From Godwin Tsa, Abuja
Intels Nigeria Limited has approached the Federal High Court Abuja, challenging the Federal Government’s decision revoking the residence/work permits of 102 expatriates in its workforce.
The company is seeking the court’s permission to apply for judicial review of the decision which was taken by the Federal Government through the Comptroller General of Immigration Service (NIS), Mohammed Babandede.
Intels is owned by former Vice President, Atiku Abubakar, who recently dumped the President Muhammadu Buhari-led ruling All Progressives Congress Party for the Peoples Democratic Party.
The suit marked FHC/ABJ/CS/1180/2017, was dated November 24, 2017 and filed on behalf of the company by Adeniyi Adegbonmire (SAN).
The Comptroller General of NIS is listed in the suit as the only respondent in the suit.
He had on November 15, 2017 issued a press statement that the residence/work permits of Intels expatriate staff had been revoked.
Babandede further issued a directive that the said persons should leave the Nigerian territory on or before November 30. Intels filed the action pursuant to Order 34 Rule 3 of the Federal High Court (Civil Procedure) Rules, 2009.
When the case was mentioned in court yesterday, there was no legal representation for the Comptroller General of Immigrations.
Adegbonmire who announced appearance for Intels told the court that hearing notice and the order asking the respondent to show cause why the reliefs being sought by the applicant should not be granted were served on the Immigration boss.
Consequently, Justice Ahmed Mohammed adjourned the matter till January 10, 2018.
Specifically, the applicant is asking the court to declare that the decision of Nigerian Immigration “is unlawful, unconstitutional, wrong and void ab initio”.
More so, Intels wants a declaration that the respondent acted ultra vires when he issued or authorized/directed the issuance of a press release dated the 15th day of November, 2017 with reference No. NIS/HQ/PRU/267/V.1 to the effect that the residence/work permits of the expatriate staff of Intels, stand revoked, and further issuing a directive that the said persons shall leave the territory of the Federal Republic of Nigeria on or before the 30th day of November, 2017, without first giving the applicant or the said persons the opportunity to be heard.
“A declaration that the failure of the respondent to communicate with the applicant or to formerly notify the applicant of his decision as herein before stated prior to the revocation or purported revocation of the residence/work permits of the expatriate staff of the applicant is unlawful and wrong.
“An order of certiorari quashing the decision of the respondent, as conveyed in the Nigeria Immigration Service Press Release dated 15th November, 2017 with reference NIS/HQ/PRU/267/V.1 and written under the hand of the Service Public Relations Officer of the Nigerian Immigration Service upon the directions and authorisation of the respondent, by reason of the fact that the said decision is illegal, procedurally unfair, unconstitutional, unreasonable and /or irrational.

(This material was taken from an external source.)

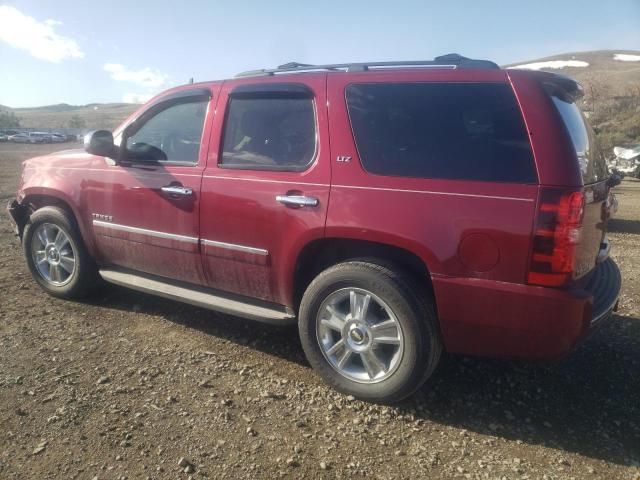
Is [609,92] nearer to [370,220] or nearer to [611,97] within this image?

“An order of certiorari quashing the respondent’s decision to revoke the residence/work permits of the expatriate staff of the applicant on the grounds that the decision offends the constitutionally guaranteed right to fair hearing of the applicant.
Among other reliefs, Intels is praying for an order of mandatory injunction compelling the Comptroller General of Immigration to immediately reverse the revocation directive issued against the expatriates and to immediately restore/reissue to them, their residence/work permits.
Intels predicated the suit on the grounds that the decision was a violation of their right to fair hearing as under the 1999 Constitution, because they were denied the opportunity of making representation to the respondent before the decision to revoke the residence/work permits of its 102 expatriate staff.
The company said the decision of the respondent as contained in the said press release by Immigration Service on November 15 is ultra vires the statutory powers of the respondent as contained in the Immigration Act 2015, published as Legal Notice nos. 77 in vol 102, FRN Official Gazette of June 8, 2015.
According to Intels, if the Federal Government is allowed, the operation of Intels will be severely jeopardised and state of hopelessness foisted upon the court in the event that Intels expatriate staff totalling 102 are deported from Nigeria before the hearing and the determination of the action which Intel intends to file challenging the decision of the respondent as it concerns the revocation or purported revocation of the residence/work permit of its expatriate staff.
More so, Intels stated the respondent had threatened to recommend to the Minister of Interior that its expatriate staff be deported any day after November 30, thereby foisting the state of hopelessness upon the court in view of impending suit to challenge the decision.